Background: Single-cell multimodal techniques have advanced the functional elucidation of disease-relevant loci identified in genome-wide association studies (GWASs). However, the functional interpretation of these variants remains challenging. It is still unclear how these variants modulate core gene-regulatory networks in specific cell types to influence eye-and brain-related diseases.
Methods: We developed a computational framework to integrate bulk and single-cell multiomic (scRNA-seq and scATAC-seq) profiles with GWAS summary statistics for identifying critical transcription factor (TF)-regulatory regulons through which genetic variants influence eight neuropsychiatric and five ocular diseases. Various genetic methods were utilized to uncover pleiotropic loci, risk genes, and key pathways for the diseases.

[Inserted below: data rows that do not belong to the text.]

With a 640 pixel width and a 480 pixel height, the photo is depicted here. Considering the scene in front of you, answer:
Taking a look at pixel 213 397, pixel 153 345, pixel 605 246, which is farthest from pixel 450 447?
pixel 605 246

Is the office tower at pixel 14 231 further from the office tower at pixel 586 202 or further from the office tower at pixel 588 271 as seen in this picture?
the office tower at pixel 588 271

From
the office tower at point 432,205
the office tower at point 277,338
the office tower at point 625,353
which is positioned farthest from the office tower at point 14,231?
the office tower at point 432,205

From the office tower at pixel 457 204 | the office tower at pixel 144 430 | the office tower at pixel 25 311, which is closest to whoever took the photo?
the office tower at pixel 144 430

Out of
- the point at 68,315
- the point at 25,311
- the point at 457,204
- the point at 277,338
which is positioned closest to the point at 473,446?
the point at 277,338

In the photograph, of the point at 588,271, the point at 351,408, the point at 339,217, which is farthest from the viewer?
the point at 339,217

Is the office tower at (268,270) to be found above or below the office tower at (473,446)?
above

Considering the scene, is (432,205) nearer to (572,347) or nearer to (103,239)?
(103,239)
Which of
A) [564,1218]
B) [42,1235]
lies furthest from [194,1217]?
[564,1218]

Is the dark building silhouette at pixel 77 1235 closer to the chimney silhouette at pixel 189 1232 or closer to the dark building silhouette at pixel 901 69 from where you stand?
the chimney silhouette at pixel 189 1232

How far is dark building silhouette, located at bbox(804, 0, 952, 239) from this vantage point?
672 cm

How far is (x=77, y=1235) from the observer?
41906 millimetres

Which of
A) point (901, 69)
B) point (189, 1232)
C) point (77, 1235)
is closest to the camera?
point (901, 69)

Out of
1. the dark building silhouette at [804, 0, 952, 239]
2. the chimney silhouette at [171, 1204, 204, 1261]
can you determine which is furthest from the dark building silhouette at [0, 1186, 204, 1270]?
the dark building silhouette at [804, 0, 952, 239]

Results: Our analysis revealed five latent factors explaining 61.7% of genetic variances across the 13 eye and brain diseases, showing diverse correlational patterns among these conditions. We identified 45 pleiotropic loci with 91 candidate genes contributing to disease risk. Integration of the GWAS and single-cell sequencing data implicated excitatory neurons and microglia in eye-brain connections. Network-based polygenic enrichment analysis identified 15 disease-relevant pleiotropic regulons in exhibitory neurons, including BCL11A, STAT4, and GLS1, and 16 disease-relevant pleiotropic regulons in microglia, such as SPI1, FOXP2, and MEF2C. Exhibitory neuron-specific regulons were functionally involved in axon guidance and synaptic activity, while microglia-specific regulons related to immune response and cell activation.
Conclusions: Our study reinforces the genetic link between psychiatric and ocular diseases and provides biological insights into the potential regulatory mechanisms and implications for future therapeutic development.